La Iglesia, que no enjuicia una gestión política en lo que tenga de contingente y opinable, alaba a quien se inspira en los principios cristianos, se entrega con amor al servicio del pueblo y favorece su propia misión espiritual. Por todo ello sintió a Franco como muy suyo, al igual que -lo dije en otra ocasión-, sin entrar en controversias históricas, sigue teniendo por muy suyos a San Luis de Francia y al rey San Fernando de España.
El cardenal arzobispo primado ha escrito: “Yo no entro a juzgar la obra de Franco desde el punto de vista político. No es mi misión. Para mí hay otros valores más altos, sin los cuales la política) a la larga, tiene siempre algo de obligada frustración. Valores que se llaman: paz, progreso ordenado, uso ponderado de la libertad, anhelo de justicia, trabajo creador y, por encima de todo, sentido religioso de la vida, que da a las empresas humanas, individuales o colectivas, la categoría suprema que ennoblece a los hombres. Creo que durante los años que hemos vivido bajo la dirección de Francisco Franco, este conjunto de valores ha brillado con fulgor suficiente en la vida nacional: como aspiración nobilísima, como logro alcanzado en grandes proporciones y como estímulo permanente para un perfeccionamiento progresivo y constante al cual ningún pueblo tiene derecho a renunciar”.

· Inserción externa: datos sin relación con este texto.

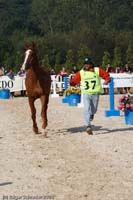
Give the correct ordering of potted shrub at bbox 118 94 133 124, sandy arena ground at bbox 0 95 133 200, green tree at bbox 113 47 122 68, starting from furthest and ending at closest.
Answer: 1. green tree at bbox 113 47 122 68
2. potted shrub at bbox 118 94 133 124
3. sandy arena ground at bbox 0 95 133 200

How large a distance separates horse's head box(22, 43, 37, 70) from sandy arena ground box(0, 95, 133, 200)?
172cm

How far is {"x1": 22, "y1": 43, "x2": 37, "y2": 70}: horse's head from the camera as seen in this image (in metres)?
14.8

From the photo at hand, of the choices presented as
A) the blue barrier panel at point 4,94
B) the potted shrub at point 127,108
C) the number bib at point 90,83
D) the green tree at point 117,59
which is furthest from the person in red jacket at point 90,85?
the green tree at point 117,59

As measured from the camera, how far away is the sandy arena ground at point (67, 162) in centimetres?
883

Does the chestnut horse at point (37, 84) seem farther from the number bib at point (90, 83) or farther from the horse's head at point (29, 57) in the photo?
the number bib at point (90, 83)

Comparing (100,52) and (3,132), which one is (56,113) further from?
(100,52)

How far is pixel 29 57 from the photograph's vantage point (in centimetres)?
1492

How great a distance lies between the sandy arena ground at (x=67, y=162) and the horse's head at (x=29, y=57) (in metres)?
1.72

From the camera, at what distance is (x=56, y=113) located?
21312 millimetres

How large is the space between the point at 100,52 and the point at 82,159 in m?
50.3

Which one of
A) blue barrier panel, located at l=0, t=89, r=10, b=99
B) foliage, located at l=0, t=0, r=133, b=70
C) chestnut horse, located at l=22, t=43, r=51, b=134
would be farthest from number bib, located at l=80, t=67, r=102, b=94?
foliage, located at l=0, t=0, r=133, b=70

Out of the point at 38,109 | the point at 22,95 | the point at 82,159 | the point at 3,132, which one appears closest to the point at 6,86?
the point at 22,95

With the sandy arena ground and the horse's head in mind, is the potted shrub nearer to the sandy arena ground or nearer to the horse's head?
the sandy arena ground

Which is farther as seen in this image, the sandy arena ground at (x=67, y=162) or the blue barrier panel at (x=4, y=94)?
the blue barrier panel at (x=4, y=94)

No es extraño que una obra así inspirada produjese tantos frutos en el orden de la prosperidad y la paz civil. A los que acaba de apuntar el texto del cardenal, añadamos: la liberación de los humildes, frente a la miseria, la inseguridad, la incultura, las coacciones del odio, la demagogia y los enfrentamientos partidistas; y bienes impagables, que se agigantan -como el valor del agua y del aire puro-cuando en gran parte se van perdiendo o están amenazados, por ejemplo: la libertad de salir de casa, de día o de noche, sin ser agredidos; la seguridad de no ser salpicados o embarrados por las oleadas de cieno o por el desbordamiento público -prácticamente impune-de la blasfemia, la difamación, la calumnia, los insultos más soeces; la tutela de la familia; la defensa de la vida, en especial de los más débiles e inocentes…
Estamos ante exigencias universales de un verdadero Humanismo cristiano. Hay modos y formas cambiantes en la gestión política; pero es necesario que en todos subsistan los valores fundamentales, que no pueden quedar a merced del oleaje de opiniones o de posturas agn6sticas o escépticas, y que los responsables de la sociedad han de tener la gallardía de profesar, tutelar y promover en el orden educativo: el reconocimiento de Dios, el fomento de un clima propicio a la fe y a la adoración; el reconocimiento, en medio de apreciaciones y preferencias variables, de los valores morales im
plícitos en la Ley de Dios, fuente y garantía de la dignidad y la esperanza del hombre; el sentido espiritual de la Patria; la moral familiar; la educación cristiana de la juventud…
Por desgracia, muchos de los que en política se autocalifican de cristianos no toman de la doctrina cristiana más que elementos parciales coincidentes con el liberalismo agnóstico, o se mueven en la órbita de la praxis marxista, y apenas cuidan en la vida pública los valores cristianos más substantivos. ¡“Humanismo cristiano”, sin Cristo!
¿No debemos gratitud a Franco por su ejemplo luminoso?